Alphabet soup is remotely fun. Here is a mini-note about the interaction between spacer DNA sequence, the transcribed CRISPR crRNA, the target DNA, and the protospacer adjacent motif sequence. We are going to assume that the context of our situation for all these terms is not in eukaryotic gene editing but as for bacterial adaptive immune response.

Previously incorporated invading phage DNA sequence is stored as spacer sequence, flanked by repeating sequence (we just call it the “repeat” sequence). Together, they are known as the repeat-spacer array. The next step is that we need to transcribe the spacer into something that Cas9 can utilize: CRISPR RNA (crRNA). To summarize, from spacer sequence we now have the crRNA.

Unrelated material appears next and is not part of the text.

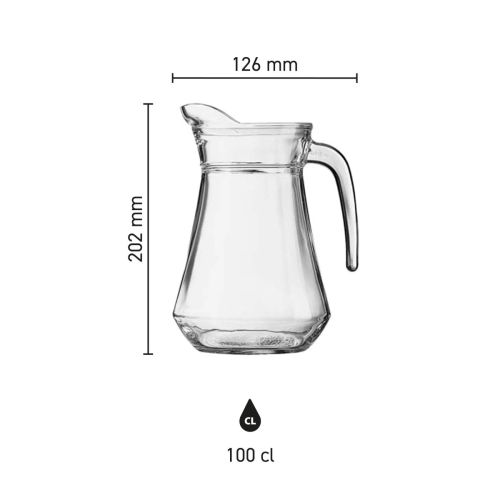 126 mm

202 mm

CL

100 cl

Now that our Cas9 protein can utilize the crRNA. However, crRNA needs to form a complex with a trans-activating CRISPR RNA (tracrRNA) for the crRNA to be “active”. We are not going to discuss that in depth here.

The crRNA should be complement with the target DNA. The short, 20-nt, target DNA sequence must be adjacent with a protospacer adjacent motif (PAM) sequence. I was having a hard time why it is called a PAM sequence, especially the word protospacer. It turns out here is the story.

When an invading phage DNA sequence is intercepted by the CRISPR/Cas foreign DNA acquisition machinery, Cas (not necessary the Cas9, can be other Cas proteins) will locate PAM sequence on the foreign DNA sequence and then will acquire a new sequence to be incorporated into the repeat-spacer array. As you might have guessed, the sequence to be acquired here is the spacer. Prior to being acquired, it is called protospacer. It makes sense because proto means original.

One more thing. The crRNA does not interact with the PAM sequence, the Cas9 protein does. It is like the Cas9 protein (and any other related Cas proteins) has an innate capability to recognize certain specific sequence prior to cleaving.

Virginijus Siksnys and his team did a study on this. It is pretty interesting.